Holy week guides us all in the direction of the cross. The cross tells the story of all our lives. Jesus embraced the cross, its suffering, pain and death to empathize with a broken and wounded world.
Fr Paddy Byrne has a weekly column in the Carlow Nationalist.
This column appeared on 19th March
Holy week is more than anything else a celebration of Gods love for us all. As we journey with Jesus this week, we visit many vulnerable and human emotions felt by him, his family and friends. Jesus finds himself saying goodbye, letting go. He faces his greatest and most necessary challenge with courage and faith despite his fear and vulnerability.
In the company of those who knew and loved him best, his friends and family, he celebrated a sacred meal where he promised to always nourish and be present to those who belive in his love. One of his final actions was a wonderful call for all who believe to serve. As he washed his friends feet, Jesus reminds us all, that we are invited to be humble and gentle followers, who are generous and willing to embrace with love the strengths and weaknesses of others who surround us. “No greater love can he have than to lay down his life for his friends”
Holy week guides us all in the direction of the cross. The cross tells the story of all our lives. Jesus embraced the cross, its suffering, pain and death to empathize with a broken and wounded world. All of us this week carry in our hearts and homes some of the burden that is the cross of Christ. The cross is unavoidable as we discover his love for us. “If you want to follow me, you must first pick up your cross”
There are many crosses in all our lives, as there are in our society as a whole.

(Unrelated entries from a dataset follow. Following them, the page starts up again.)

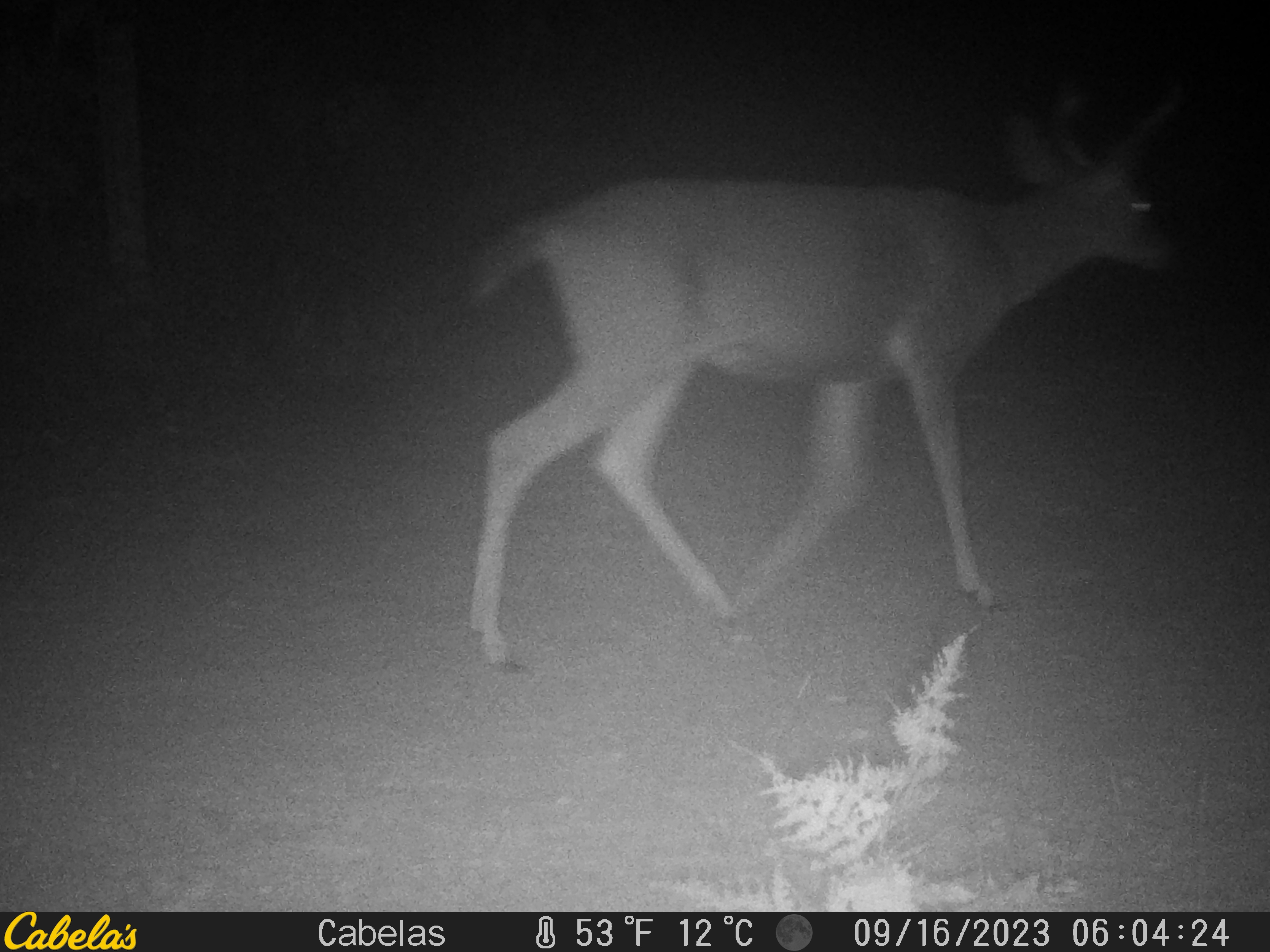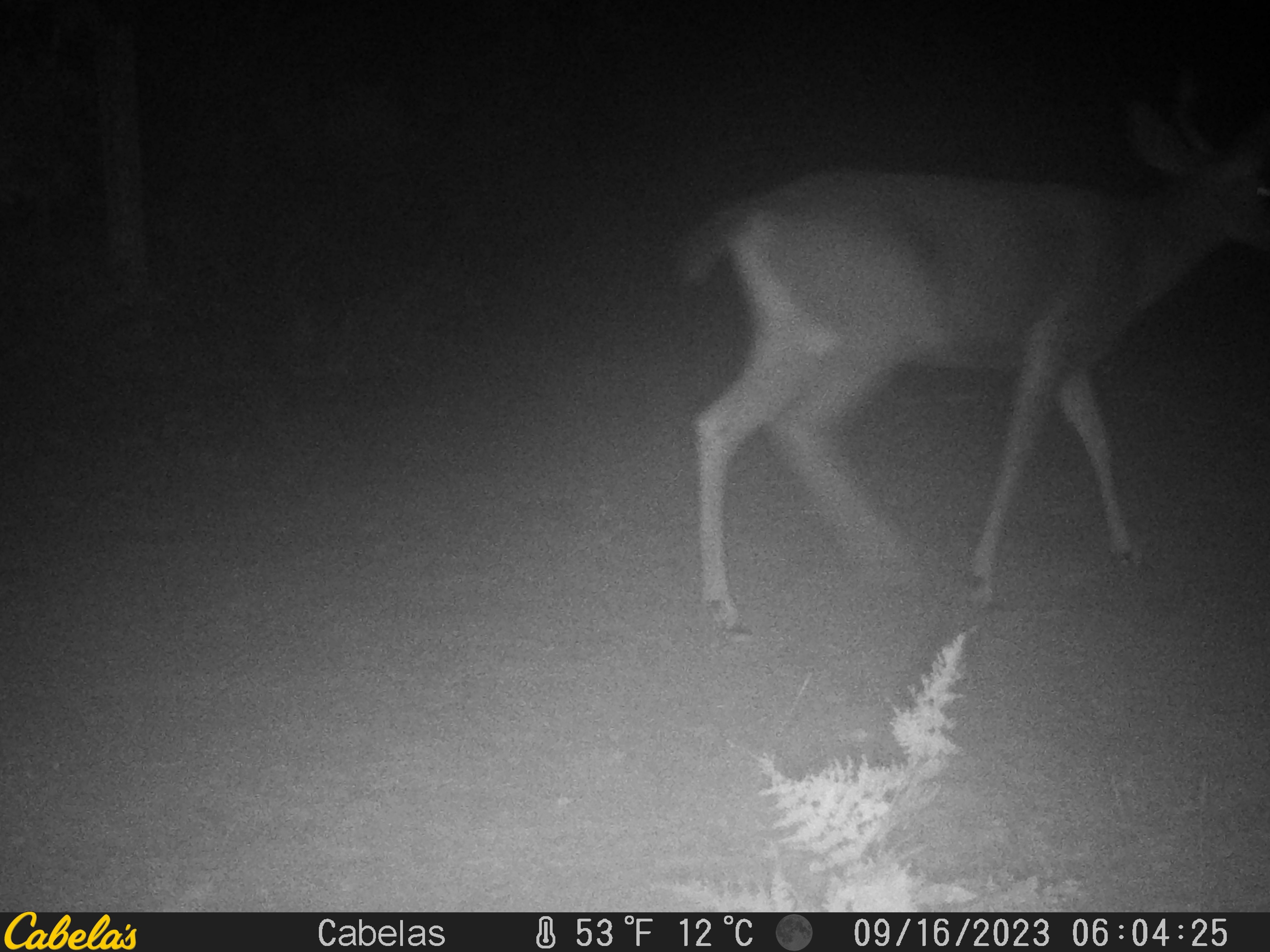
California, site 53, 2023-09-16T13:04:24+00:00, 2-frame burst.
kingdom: Animalia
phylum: Chordata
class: Mammalia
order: Artiodactyla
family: Cervidae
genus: Odocoileus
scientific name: Odocoileus hemionus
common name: mule deer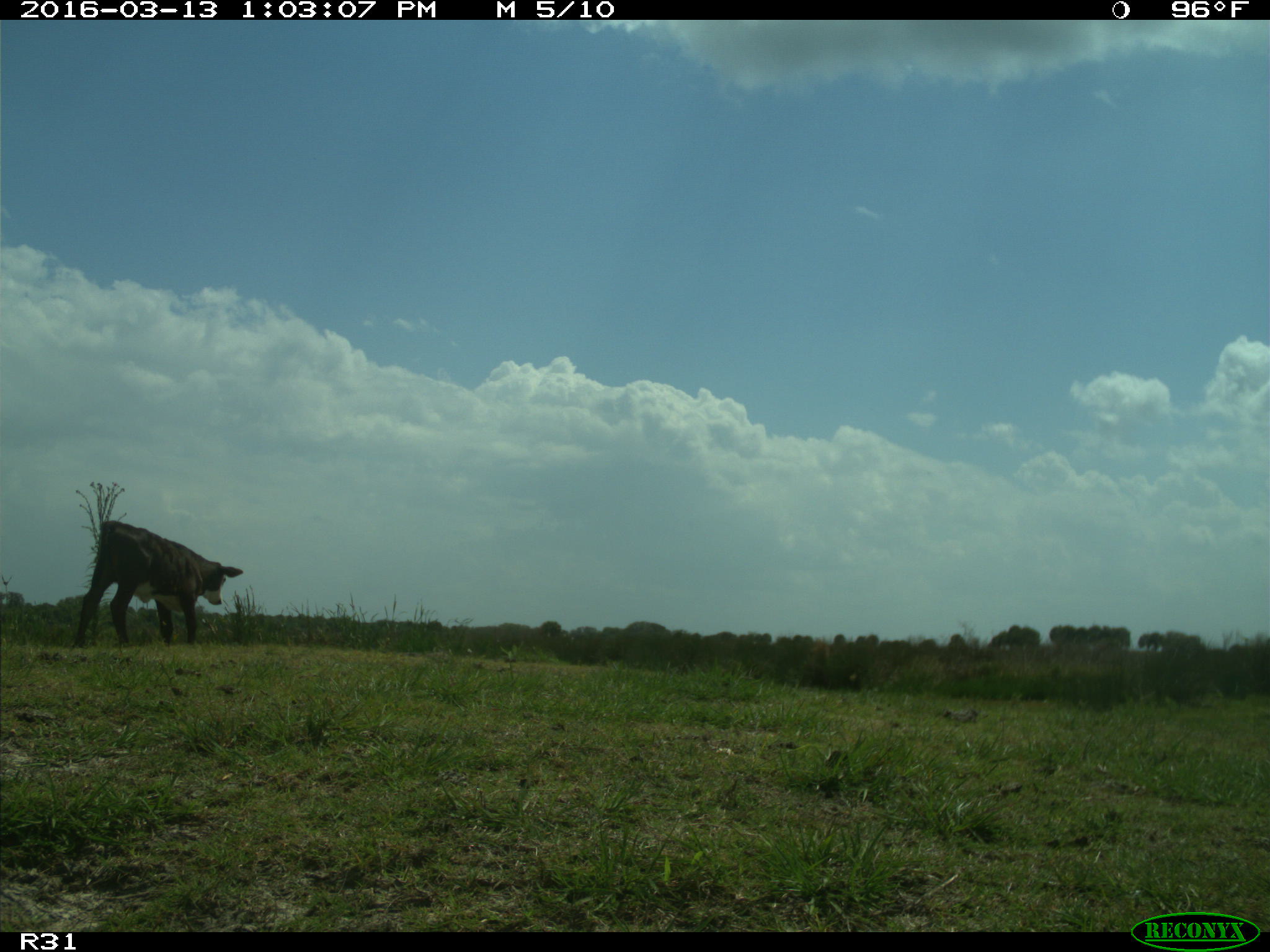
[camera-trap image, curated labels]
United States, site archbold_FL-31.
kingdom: Animalia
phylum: Chordata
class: Mammalia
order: Artiodactyla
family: Bovidae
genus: Bos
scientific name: Bos taurus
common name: domestic cow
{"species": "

Brokenness and vulnerability are all part and parcel of the human condition. We cannot escape sickness, bereavement, addiction, hurt and pain they all accompany us perhaps at different times in our lives. Similarly in our society there continues to be crosses of injustice, inequality, discrimination, violence and crime. Christ not so much gives us answers to the why of our human suffering; instead he offers us a profound and wonderful example.
Jesus embraced the cross with all its misery, pain, rejection and humiliation as an action to demonstrate his solidarity, for all who are hurt or broken in any way. His dying on the cross was an extreme moment of great love. Through his dying Jesus alone entered into the depth and fullness of our human condition, an action which his father fulfilled by bringing him to the fullness of life. His death is necessary to achieve for all of us the promise that is our salvation, the gift of life eternal, forgiveness, peace and healing.
The cross is not just a symbol of suffering more importantly it is a sign of hope. In all our lives it is so important to have hope, a reason to continue, to possess faith in a God who can make all things possible. God loved us so much that in a profound action of suffering he demonstrated he can connect with us no matter what fear, problem, burden or anxiety we may have in our lives. This is a sacred week for this reason. Where ever we find ourselves to be, may we find encouragement and hope from this important love story.